> **Extract**
Very, very rough. And I am genuinely not trying to be mean or overly critical, it's just been very long and not very beginner friendly. As I got through the book more and more, I started to be more into it; but admittedly there are many, many issue.

The first issue I'd like to address is the opening chapter. When writing an opening chapter, artists should really be concerned with three things and usually in this order:

Defining the laws of the land, and setting the scene

Defining the characters and their motives or at least establish a baseline personality/storyline

Create intrigue and hold the reader through a chapter.

The opening chapter of this book only does one of these things well. It feels way too fast paced without taking the time to describe the scene in enough detail. When I read I just tried to imagine a blank castle, no real interesting qualities, because I had nothing else to go off of. It feels like this author had so many ideas bottled up in their head, so many different aspects to this world, it's just a shame I can't enjoy them. The chapter structure is weird, but I liked it. However, the pacing is awful. There is too much going on, there are too many characters, and not enough time is given to each character to bring out my interest in any particular one. Decan is the only one I felt I had a grasp on, and even still I wasn't able to pinpoint who this character was supposed to be. 

I think there was a process to get to the action as soon as possible, there is so much action and turmoil, it feels like the more I read the more I felt I wanted to know more. If these chapters were split into five chapters each of the same length, the pacing would be so much better in my opinion. Going over the castle, introducing characters, taking two or three characters just for drama and detail. Next, have a battle scene into a chapter that ramps up the energy slightly. Then, have the meeting be a chapter. After that, have at least two chapters of them going to the battlefield. Then, at the battle field, a minimum of five chapters should be spent in the action, in the moments between combat, and building up the other commanders and how Decan is as a leader. Then get into the capturing, have that be a chapter. Then have a separate chapter for the prison scene, and continue to give time to these characters. Why?

> **How to complete this task**
Continue the book review from its final sentence, "Why?" The listing that comes next has no connection to the book review above.

> **Given information**
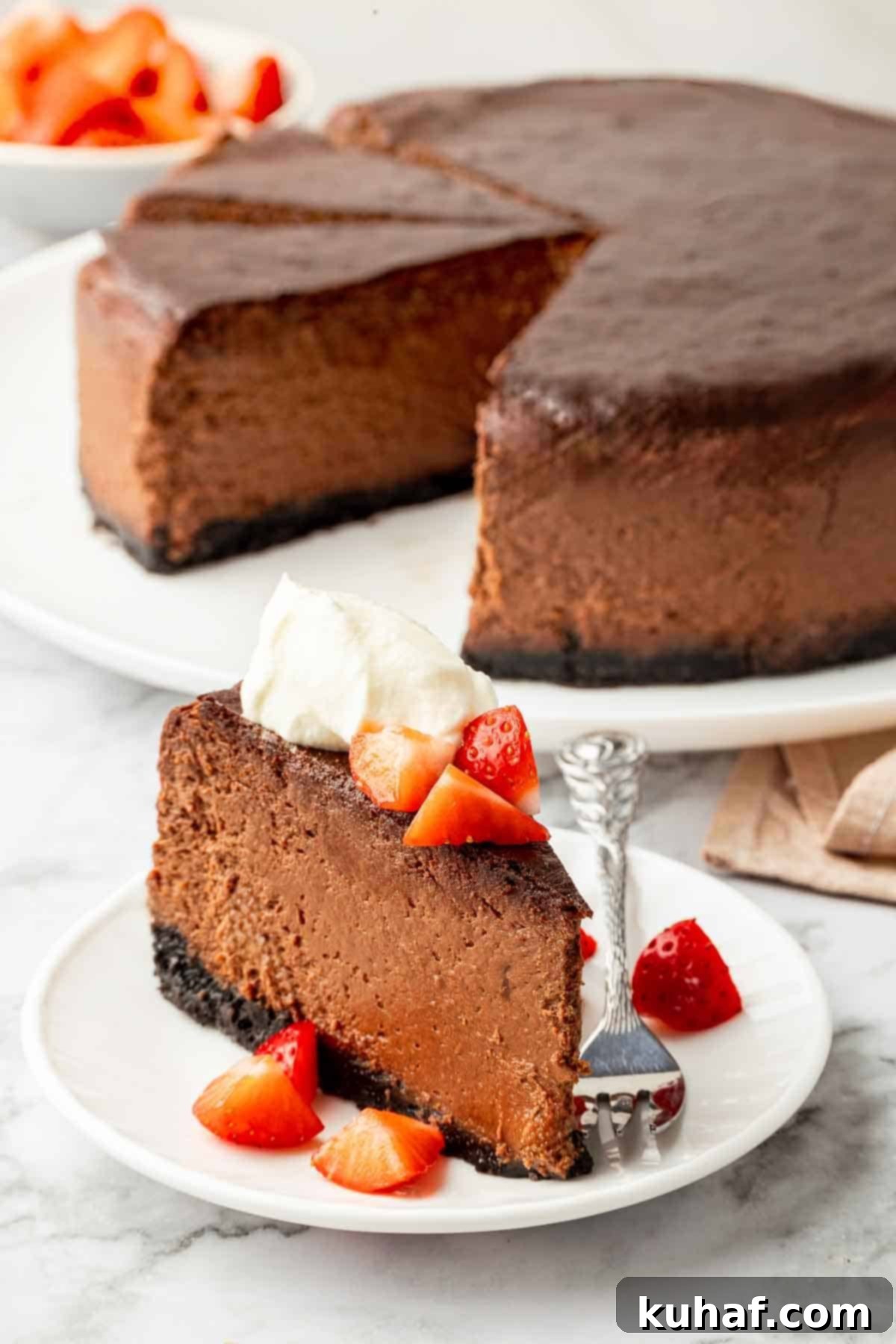 chocolate cheesecake with oreo crust sliced.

> **Output of the task**
Because Here are the parts that are fantastic:

The moments that are built up to could actually be really, really good. But right now the story is churning out these moments with no real payoff because no substantial time is taken to earn the payoff. No idea of the loyalty, no idea of the grueling fights, no idea of the MAGIC system in the story. But the moments, the characterization of the people... It's truly a shame. The beginning chapters are THE most important. There is nothing that kills reader engagement more than a bad first impression. I would highly recommend a rework, maybe even a slow rebuilding of the early story.

Also, I do not care for the soft reset done in chapter 3, as at that point I hadn't even gotten accustomed to Decan let alone his journey as this newborn. It also become host to a whole lot of issues unless you just immediately go to time skip, and the character has no prior knowledge. The issue with the soft reset is that;

A, the character still remembers everything and is a 'conscious newborn', meaning the story is forced to rush even faster than it is.  This then adds NEW characters, you have to do MORE introducing. It's why soft resets usually happen between books, because it majorly throws the flow off. I think it's a creative misstep, but that's just my opinion.

Another good thing is the magic system, however underdeveloped. I think it's one area the descriptions are more than adequate, and add a lot to the story.

AESTHETICS: 2.4/10

PLOT: 4.5/10

GRAMMAR: 7.3/10

I can't lie, it was not the most enjoyable experience. I did take longer to read through, and that's mostly due to availability; but it also had to do with the large amount of rereading I had to do. Sorry if this comes off as harsh, I do believe there is good material here. I think, if fleshed out properly and given room to breathe, it'll be pretty damn good story. It's just not very polished.

Here's the overall score of the book.

Personal enjoyment: 2/10

Professionalism: 6/10

TOTAL SCORE: 3.6/10


Always room to improve as an author. And keep in mind, maybe this type of book isn't for me. Take what you will from the review, and always continue writing. Thanks for the submission, and I hope I could have helped in some way!


This is Ifweallfell, signing off.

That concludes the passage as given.